-------- Provided entries
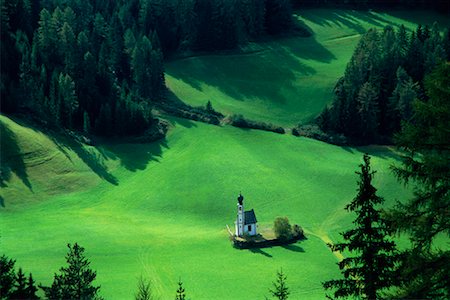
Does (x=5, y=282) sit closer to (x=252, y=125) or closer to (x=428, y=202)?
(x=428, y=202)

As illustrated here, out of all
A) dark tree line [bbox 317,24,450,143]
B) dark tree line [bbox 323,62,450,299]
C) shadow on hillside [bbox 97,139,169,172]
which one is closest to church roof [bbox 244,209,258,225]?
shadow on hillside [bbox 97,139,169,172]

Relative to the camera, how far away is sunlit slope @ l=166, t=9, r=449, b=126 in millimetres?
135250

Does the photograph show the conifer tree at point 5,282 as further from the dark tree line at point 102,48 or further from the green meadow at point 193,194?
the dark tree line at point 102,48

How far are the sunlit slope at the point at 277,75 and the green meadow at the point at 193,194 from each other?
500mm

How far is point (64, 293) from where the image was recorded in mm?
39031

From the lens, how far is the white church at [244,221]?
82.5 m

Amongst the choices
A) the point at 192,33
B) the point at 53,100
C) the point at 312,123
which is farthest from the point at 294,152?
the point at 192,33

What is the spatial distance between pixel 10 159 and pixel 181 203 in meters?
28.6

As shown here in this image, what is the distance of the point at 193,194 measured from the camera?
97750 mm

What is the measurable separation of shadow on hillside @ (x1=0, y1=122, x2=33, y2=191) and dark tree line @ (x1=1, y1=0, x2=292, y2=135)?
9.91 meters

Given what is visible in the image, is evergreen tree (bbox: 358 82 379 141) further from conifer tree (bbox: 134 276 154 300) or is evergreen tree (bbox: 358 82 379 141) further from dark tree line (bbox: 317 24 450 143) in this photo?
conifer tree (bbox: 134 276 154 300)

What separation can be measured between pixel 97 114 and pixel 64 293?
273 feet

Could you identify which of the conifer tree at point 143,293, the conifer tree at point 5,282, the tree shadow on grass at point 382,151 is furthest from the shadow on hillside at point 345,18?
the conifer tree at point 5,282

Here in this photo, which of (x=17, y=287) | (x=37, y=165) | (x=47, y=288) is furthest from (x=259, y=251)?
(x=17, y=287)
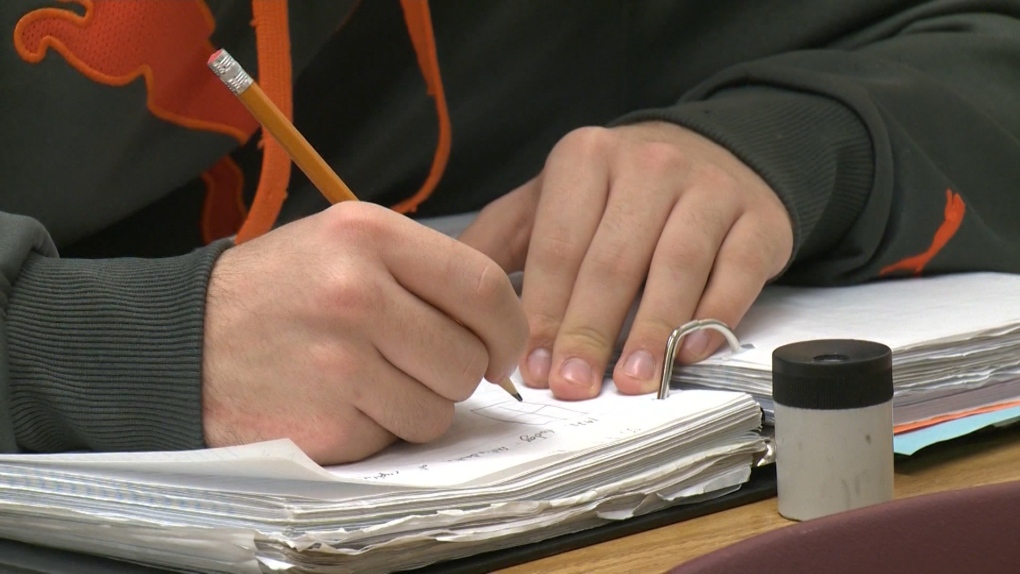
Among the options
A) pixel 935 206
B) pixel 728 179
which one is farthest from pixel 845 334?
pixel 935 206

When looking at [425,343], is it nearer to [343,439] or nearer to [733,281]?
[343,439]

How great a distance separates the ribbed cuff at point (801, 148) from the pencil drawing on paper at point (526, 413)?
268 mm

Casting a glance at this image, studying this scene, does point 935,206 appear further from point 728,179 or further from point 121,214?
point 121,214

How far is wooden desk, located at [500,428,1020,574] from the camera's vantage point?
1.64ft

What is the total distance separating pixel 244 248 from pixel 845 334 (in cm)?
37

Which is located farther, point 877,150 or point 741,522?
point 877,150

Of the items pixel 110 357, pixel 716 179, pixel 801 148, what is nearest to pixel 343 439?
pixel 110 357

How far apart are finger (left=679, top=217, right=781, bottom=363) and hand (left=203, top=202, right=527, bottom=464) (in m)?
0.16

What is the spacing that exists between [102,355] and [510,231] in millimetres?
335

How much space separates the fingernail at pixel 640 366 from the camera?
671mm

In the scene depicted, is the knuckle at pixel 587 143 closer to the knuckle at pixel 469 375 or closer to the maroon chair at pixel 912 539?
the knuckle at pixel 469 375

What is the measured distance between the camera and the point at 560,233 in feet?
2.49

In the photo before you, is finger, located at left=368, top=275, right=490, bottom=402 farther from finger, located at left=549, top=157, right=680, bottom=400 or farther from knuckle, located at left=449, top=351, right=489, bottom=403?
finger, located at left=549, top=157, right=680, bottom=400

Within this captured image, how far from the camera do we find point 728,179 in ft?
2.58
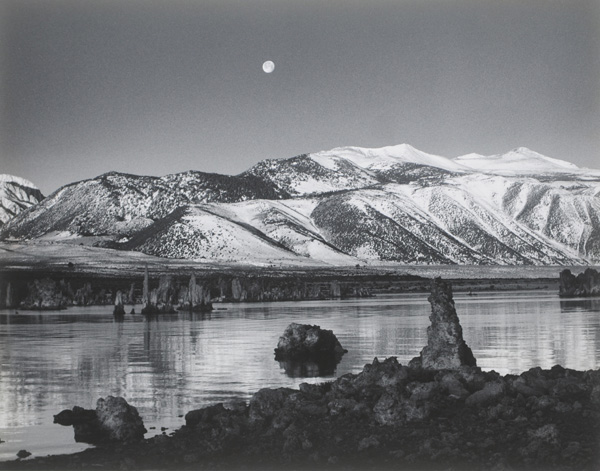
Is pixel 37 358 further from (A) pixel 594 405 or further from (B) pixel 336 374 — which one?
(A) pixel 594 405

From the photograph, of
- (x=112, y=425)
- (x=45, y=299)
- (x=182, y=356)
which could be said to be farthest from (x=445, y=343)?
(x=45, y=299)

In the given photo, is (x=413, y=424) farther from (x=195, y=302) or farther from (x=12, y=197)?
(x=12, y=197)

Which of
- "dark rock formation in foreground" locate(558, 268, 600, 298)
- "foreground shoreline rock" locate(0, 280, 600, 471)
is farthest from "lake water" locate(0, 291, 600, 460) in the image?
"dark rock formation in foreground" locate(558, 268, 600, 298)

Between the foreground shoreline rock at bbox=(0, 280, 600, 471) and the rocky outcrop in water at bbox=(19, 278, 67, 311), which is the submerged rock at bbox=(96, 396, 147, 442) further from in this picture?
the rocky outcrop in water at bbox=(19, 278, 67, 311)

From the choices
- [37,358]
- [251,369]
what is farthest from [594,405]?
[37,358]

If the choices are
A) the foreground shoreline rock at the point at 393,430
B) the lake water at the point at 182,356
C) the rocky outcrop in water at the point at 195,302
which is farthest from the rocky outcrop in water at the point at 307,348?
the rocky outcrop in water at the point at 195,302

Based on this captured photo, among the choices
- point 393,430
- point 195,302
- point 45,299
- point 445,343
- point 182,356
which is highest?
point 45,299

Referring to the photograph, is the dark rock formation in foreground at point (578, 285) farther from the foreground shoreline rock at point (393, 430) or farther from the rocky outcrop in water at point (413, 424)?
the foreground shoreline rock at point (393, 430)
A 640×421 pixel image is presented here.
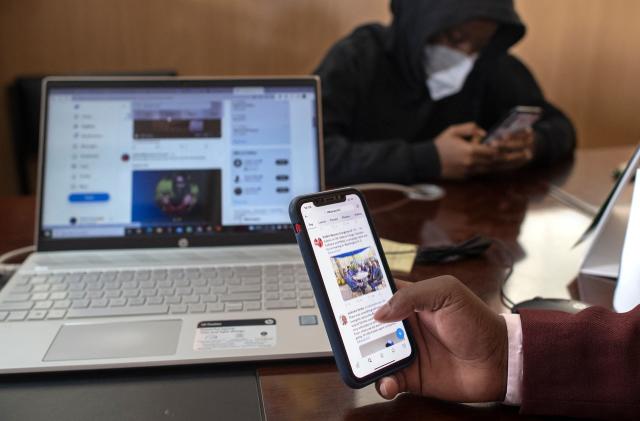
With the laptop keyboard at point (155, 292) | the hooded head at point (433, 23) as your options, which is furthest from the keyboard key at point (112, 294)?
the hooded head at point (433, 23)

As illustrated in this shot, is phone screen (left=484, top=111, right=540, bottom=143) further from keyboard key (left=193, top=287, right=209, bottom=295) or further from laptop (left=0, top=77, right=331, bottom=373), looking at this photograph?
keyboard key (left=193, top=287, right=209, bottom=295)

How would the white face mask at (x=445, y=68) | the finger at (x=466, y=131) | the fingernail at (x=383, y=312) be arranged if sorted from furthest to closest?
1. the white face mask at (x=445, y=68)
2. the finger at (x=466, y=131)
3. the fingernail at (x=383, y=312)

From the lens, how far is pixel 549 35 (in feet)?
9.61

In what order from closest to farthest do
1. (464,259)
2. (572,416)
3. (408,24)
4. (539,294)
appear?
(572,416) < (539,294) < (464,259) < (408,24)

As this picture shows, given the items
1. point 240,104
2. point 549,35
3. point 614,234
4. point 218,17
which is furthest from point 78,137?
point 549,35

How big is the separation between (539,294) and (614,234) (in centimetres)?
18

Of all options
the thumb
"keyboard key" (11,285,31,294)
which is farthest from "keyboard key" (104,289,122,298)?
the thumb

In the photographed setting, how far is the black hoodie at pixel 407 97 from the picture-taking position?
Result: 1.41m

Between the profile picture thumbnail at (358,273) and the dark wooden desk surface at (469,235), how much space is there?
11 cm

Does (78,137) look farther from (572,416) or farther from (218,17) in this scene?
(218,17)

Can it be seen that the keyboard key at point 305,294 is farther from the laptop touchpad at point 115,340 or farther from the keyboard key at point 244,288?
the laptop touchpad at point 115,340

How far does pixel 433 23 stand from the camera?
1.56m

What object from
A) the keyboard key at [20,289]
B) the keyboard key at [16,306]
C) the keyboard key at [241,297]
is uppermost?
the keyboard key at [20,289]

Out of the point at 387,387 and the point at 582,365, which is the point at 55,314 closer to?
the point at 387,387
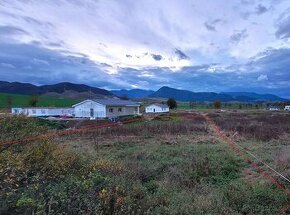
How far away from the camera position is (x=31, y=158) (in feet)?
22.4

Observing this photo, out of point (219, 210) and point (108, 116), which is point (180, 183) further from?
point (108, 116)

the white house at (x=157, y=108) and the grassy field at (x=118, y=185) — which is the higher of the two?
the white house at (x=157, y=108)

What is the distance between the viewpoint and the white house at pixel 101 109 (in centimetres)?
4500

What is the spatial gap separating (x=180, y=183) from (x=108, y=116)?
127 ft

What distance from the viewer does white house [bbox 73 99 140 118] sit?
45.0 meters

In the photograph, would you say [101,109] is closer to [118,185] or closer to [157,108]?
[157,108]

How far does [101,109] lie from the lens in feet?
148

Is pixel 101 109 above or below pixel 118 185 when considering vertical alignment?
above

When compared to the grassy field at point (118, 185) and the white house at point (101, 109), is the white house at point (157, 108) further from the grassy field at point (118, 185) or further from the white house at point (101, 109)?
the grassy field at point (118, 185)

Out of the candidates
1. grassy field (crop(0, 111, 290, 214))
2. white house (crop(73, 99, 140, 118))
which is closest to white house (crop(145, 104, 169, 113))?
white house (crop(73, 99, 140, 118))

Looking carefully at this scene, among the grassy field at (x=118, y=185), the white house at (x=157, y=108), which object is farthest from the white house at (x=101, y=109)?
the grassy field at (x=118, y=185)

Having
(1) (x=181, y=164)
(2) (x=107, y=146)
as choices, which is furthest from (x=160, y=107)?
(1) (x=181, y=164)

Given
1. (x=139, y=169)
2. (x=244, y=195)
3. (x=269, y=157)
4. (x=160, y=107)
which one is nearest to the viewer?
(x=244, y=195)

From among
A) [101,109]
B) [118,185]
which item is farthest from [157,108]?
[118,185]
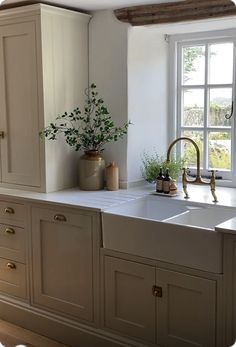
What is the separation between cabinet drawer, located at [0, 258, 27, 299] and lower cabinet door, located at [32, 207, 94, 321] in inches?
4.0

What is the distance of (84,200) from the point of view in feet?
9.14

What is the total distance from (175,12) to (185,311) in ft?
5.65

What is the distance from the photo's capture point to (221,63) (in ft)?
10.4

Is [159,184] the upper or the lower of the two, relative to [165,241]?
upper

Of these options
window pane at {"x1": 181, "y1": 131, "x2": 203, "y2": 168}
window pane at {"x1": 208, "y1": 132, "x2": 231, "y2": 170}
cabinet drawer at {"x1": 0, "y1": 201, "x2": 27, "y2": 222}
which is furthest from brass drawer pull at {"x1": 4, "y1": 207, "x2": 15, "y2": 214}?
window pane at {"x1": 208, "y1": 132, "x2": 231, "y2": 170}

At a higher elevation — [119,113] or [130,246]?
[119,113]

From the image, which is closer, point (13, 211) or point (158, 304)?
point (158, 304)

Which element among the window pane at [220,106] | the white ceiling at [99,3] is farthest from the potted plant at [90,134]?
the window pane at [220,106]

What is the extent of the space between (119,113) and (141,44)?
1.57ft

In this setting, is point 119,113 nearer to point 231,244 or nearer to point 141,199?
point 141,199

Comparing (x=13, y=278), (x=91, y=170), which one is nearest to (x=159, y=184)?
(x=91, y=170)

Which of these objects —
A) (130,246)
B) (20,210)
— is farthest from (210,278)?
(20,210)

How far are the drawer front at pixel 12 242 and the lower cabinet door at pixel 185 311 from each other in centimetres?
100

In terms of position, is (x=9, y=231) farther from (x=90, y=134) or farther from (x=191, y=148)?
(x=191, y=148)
----------------
> **Description of the task**
Copy the items from the line with "What is the spatial distance" to the line with "9.91 meters", swapping "camera" for "lens" and changing nothing else. Give only those lines.

> **Result**
What is the spatial distance between pixel 10 159 and pixel 181 203 in meters?
28.6

As shown here in this image, what is the distance of the point at 193,194 measured from the lens?
97750 mm

What is the measurable separation of shadow on hillside @ (x1=0, y1=122, x2=33, y2=191) and dark tree line @ (x1=1, y1=0, x2=292, y2=135)?
9.91 meters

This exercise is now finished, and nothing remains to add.